**EXCERPTED TEXT**

++++

Stephen's Life

Thursday, 26 February 2009

  • i dont understand
    they say things happen for a reason
    i need to know the reason im going through this
    i feel like im lost, an nobodies looking for me
    i keep trying to find my way, but the hope im running on is slowly running out

Monday, 23 February 2009

  • i feel like i've been tied up by the ones i love an thrown in a bottomless pool, as they stand by an watch me drown in this place i have to call life. maybe i've hidden my emotions that well. that my own family can't see me drowning right before them.  and if they can why aren't they helping me.

    they don't notice that every rock they throw in the pound makes ripples. an weather them ripples be big or small they still affect me an my every-day life, but most of all i still feel them. cant you see im not happy here. i want out, this wasnt what i though it would be. i just want to to be myself an i need friends now more then anything to help me get through this but i dont have any (close) because you pushed them all away. and i cant just come to you for advise or for my problems, becasue you dont understand an if i actually gave the time to reveal myself to you. then you would have the power to destroy the only thing i have left. im not willing to risk that.

Monday, 16 February 2009

  • i listen, but the words your saying
    are slowly taking me down
    i stand strong becasue i care
    but now after hearing it again
    i find myself searching for the strength i once had

    i keep listing, because no matter how much it hurts
    there still feelings that stray to you
    an as much as i want to i cant
    an theres nobody here to blame but myself
    becasue i have the choice to listen or ignore
    an i have chosen to listen


Friday, 13 February 2009

  • here i lay again watching the rain fall just outside my window
    wondering if you've noticed im gone, or if you look at him like you did me
    its been so long, i've forgotten the last time i had spoken to you
    an here i lay again watching the rain fall
    wondering if i've crossed your mind today

    i feel as if im not good enough
    that i just happen to be your flesh an blood
    an i just happen to carry your first name
    i guess im the only one sitting here
    feeling the mistaken tears for rain
    an wondering when i'll see you again
    becasue you never seem to call
    when all i want is to know your there

Thursday, 29 January 2009

  • this was to him

    I was never good enough for you
    you had me believing i was
    you fed me lies to satisfy no one but yourself

    i honestly believed in you when you said you've changed
    but little did i know it was just another lie to cover up the last one
    its all starting to make sence, when you looked for reasons not to trust me
    you really didn't want to hurt my feelings but more was hurt when you revealed the truth

    not knowing what you were doing
    the day you walked out was the day i shut you out completely
    an for the longest i was so scared to get to where i am now
    not wanting anything to do with you, not having the slightest feelings for you
    hoping you would come back, and everything would get better
    but thats not what you wanted

    after awhile your lies became noticeable
    you knew what you were doing when you broke my heart
    i know what im doing now
    im planning a whole new life without you in it
    without ever seeing your face
    and not feeling anything when your name is mentioned
    i was never good enough for you
    and you were never good enough to tell me

Tuesday, 06 January 2009

  • You live and you breathe and then you die. In between, if you’re lucky, you fall in love. Some loves stay forever; others are lost in only a day. But it’s still there, underneath all the hurt and pride and years. If it’s true love, it’s never forgotten. So when someone says they’re in love, don’t tell them they can’t be. Don’t say they’re too young, or it’s too soon. Love knows no age and or length of time. Love is a feeling, deep in your heart, that squeezes you tight and you never want to let it go.

++++

**DATA SECTION**
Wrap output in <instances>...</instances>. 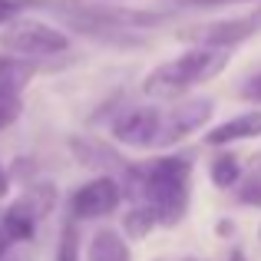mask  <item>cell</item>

++++

**EXERCISE INSTRUCTIONS**
Copy the blog text above word for word, starting at "Thursday, 26 February" and ending at "they helping me.".

**ANSWER TO THIS TASK**
Thursday, 26 February 2009

  • i dont understand
    they say things happen for a reason
    i need to know the reason im going through this
    i feel like im lost, an nobodies looking for me
    i keep trying to find my way, but the hope im running on is slowly running out

Monday, 23 February 2009

  • i feel like i've been tied up by the ones i love an thrown in a bottomless pool, as they stand by an watch me drown in this place i have to call life. maybe i've hidden my emotions that well. that my own family can't see me drowning right before them.  and if they can why aren't they helping me.